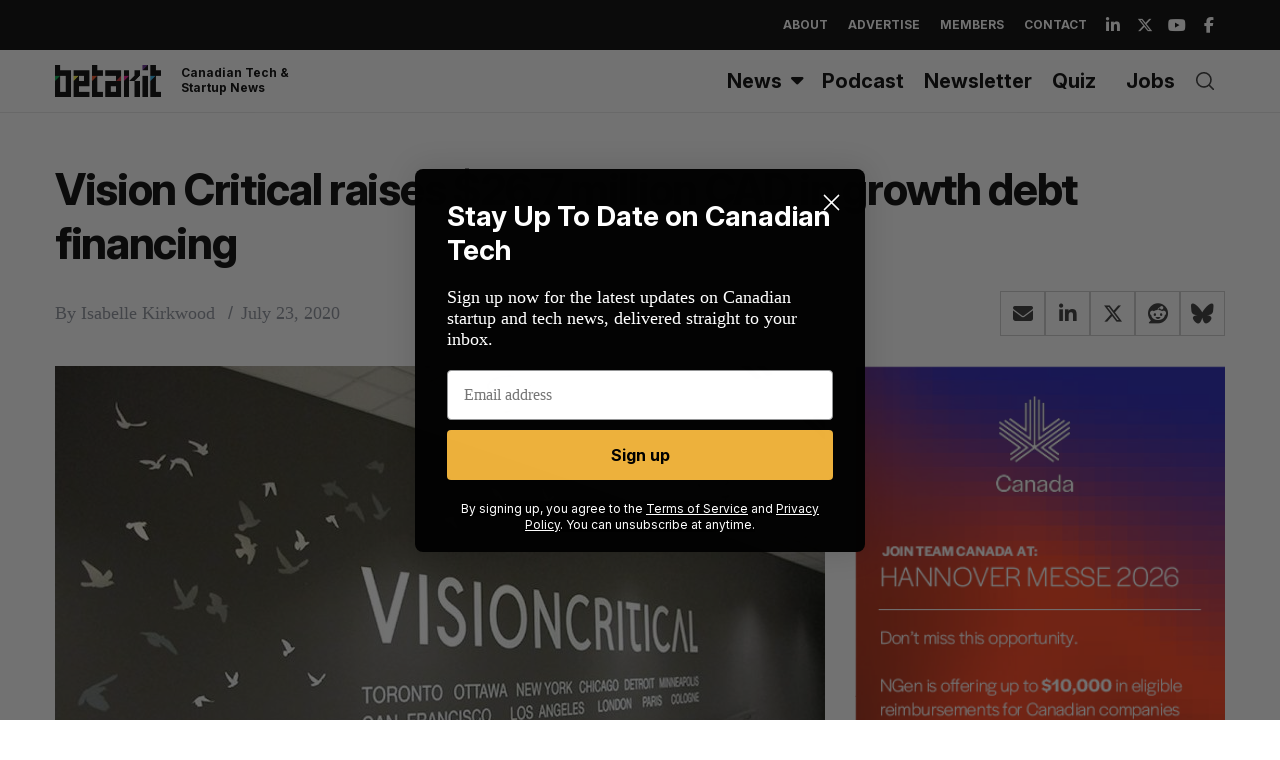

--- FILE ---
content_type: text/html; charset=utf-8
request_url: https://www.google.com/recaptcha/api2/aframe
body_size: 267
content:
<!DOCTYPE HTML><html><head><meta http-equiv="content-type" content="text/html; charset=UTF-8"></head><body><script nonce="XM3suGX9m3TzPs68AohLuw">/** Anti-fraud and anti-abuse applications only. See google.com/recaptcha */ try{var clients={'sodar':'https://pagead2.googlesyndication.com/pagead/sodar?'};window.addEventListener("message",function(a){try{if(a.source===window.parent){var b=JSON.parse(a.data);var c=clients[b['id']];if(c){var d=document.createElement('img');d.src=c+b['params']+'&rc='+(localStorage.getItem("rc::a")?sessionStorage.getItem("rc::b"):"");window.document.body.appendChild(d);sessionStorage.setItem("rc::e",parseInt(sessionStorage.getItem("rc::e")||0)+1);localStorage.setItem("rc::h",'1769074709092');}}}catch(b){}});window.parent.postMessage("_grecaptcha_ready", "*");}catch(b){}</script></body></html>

• Task objective:
If a line in the entries includes the word "html", copy that line out.

• Result below:
content_type: text/html; charset=utf-8
<!DOCTYPE HTML><html><head><meta http-equiv="content-type" content="text/html; charset=UTF-8"></head><body><script nonce="XM3suGX9m3TzPs68AohLuw">/** Anti-fraud and anti-abuse applications only. See google.com/recaptcha */ try{var clients={'sodar':'https://pagead2.googlesyndication.com/pagead/sodar?'};window.addEventListener("message",function(a){try{if(a.source===window.parent){var b=JSON.parse(a.data);var c=clients[b['id']];if(c){var d=document.createElement('img');d.src=c+b['params']+'&rc='+(localStorage.getItem("rc::a")?sessionStorage.getItem("rc::b"):"");window.document.body.appendChild(d);sessionStorage.setItem("rc::e",parseInt(sessionStorage.getItem("rc::e")||0)+1);localStorage.setItem("rc::h",'1769074709092');}}}catch(b){}});window.parent.postMessage("_grecaptcha_ready", "*");}catch(b){}</script></body></html>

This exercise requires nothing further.